**Task brief:** According to the page on server-driven UI, which four shapes must every SDUI system define at minimum?

**Source:**
########
CONCEPT Cited by 1 source
Server-driven UI¶
Definition¶
Server-driven UI (SDUI) is the architectural choice to
have the server describe, per request, the UI the client
should render — the structure (views, layouts, sections), the
content (components with their parameters), and the behaviour
(actions tied to events like onClick / onView). The client
is a renderer of server-authored configurations; it does not
own the layout or the content graph.
Compare with client-driven UI, where layout, copy, and navigation are baked into the client binary / bundle, and the server returns only data.
Why organisations adopt SDUI¶
- Decouple UI release from app release. New screens, content changes, and experiments ship without an app-store submission or web deploy — subject to the client already supporting the underlying components and actions.
- One design language across platforms. iOS, Android, and web render from the same CHAOS/SDUI configuration (modulo platform-specific layouts), so there's one source of truth for screen composition.
- Fast A/B and personalisation. Server can vary the configuration per user / cohort / request with no client work per experiment.
What the server has to describe¶
At minimum, every SDUI system defines four shapes (names vary):
- View — a logical screen, addressable by an ID.
- Layout — how sections on a view are arranged (single-column, multi-column, mobile toolbar+footer, …).
- Components — leaf UI elements (text, button, illustration, list row, …) with typed parameters.
- Actions — behaviours attached to components (open URL, navigate to subsequent view, log event, …).
########
**Dataset:**

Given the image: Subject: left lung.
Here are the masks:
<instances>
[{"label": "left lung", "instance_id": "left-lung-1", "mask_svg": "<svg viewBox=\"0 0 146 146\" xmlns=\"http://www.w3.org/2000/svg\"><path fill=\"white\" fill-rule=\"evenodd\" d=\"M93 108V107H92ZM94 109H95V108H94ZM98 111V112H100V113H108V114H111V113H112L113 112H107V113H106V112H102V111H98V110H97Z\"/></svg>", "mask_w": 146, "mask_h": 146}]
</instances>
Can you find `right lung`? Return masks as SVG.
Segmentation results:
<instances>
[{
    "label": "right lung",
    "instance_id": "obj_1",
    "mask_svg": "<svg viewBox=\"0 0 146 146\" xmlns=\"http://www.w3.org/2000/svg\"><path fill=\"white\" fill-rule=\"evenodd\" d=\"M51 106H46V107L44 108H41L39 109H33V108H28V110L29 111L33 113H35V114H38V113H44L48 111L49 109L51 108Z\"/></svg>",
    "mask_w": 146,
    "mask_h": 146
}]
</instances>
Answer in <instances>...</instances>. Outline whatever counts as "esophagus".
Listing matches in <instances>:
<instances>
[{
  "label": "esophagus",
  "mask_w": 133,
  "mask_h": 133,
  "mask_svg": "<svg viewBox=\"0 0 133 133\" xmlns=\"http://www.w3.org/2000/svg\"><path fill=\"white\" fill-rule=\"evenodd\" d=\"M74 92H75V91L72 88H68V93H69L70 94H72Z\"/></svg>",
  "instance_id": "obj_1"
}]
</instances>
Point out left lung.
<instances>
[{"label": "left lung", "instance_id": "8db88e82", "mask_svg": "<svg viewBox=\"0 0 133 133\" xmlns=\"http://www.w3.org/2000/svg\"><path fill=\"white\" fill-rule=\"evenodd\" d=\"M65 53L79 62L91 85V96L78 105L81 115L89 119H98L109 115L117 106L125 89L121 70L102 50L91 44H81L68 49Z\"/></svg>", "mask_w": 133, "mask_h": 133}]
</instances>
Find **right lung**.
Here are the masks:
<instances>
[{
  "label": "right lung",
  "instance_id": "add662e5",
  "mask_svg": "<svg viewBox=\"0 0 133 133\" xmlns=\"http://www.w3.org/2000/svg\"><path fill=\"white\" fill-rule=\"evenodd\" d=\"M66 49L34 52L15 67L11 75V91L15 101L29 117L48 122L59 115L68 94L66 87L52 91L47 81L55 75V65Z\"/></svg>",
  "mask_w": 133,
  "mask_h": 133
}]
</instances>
########
**Reply:** View, Layout, Components, and Actions.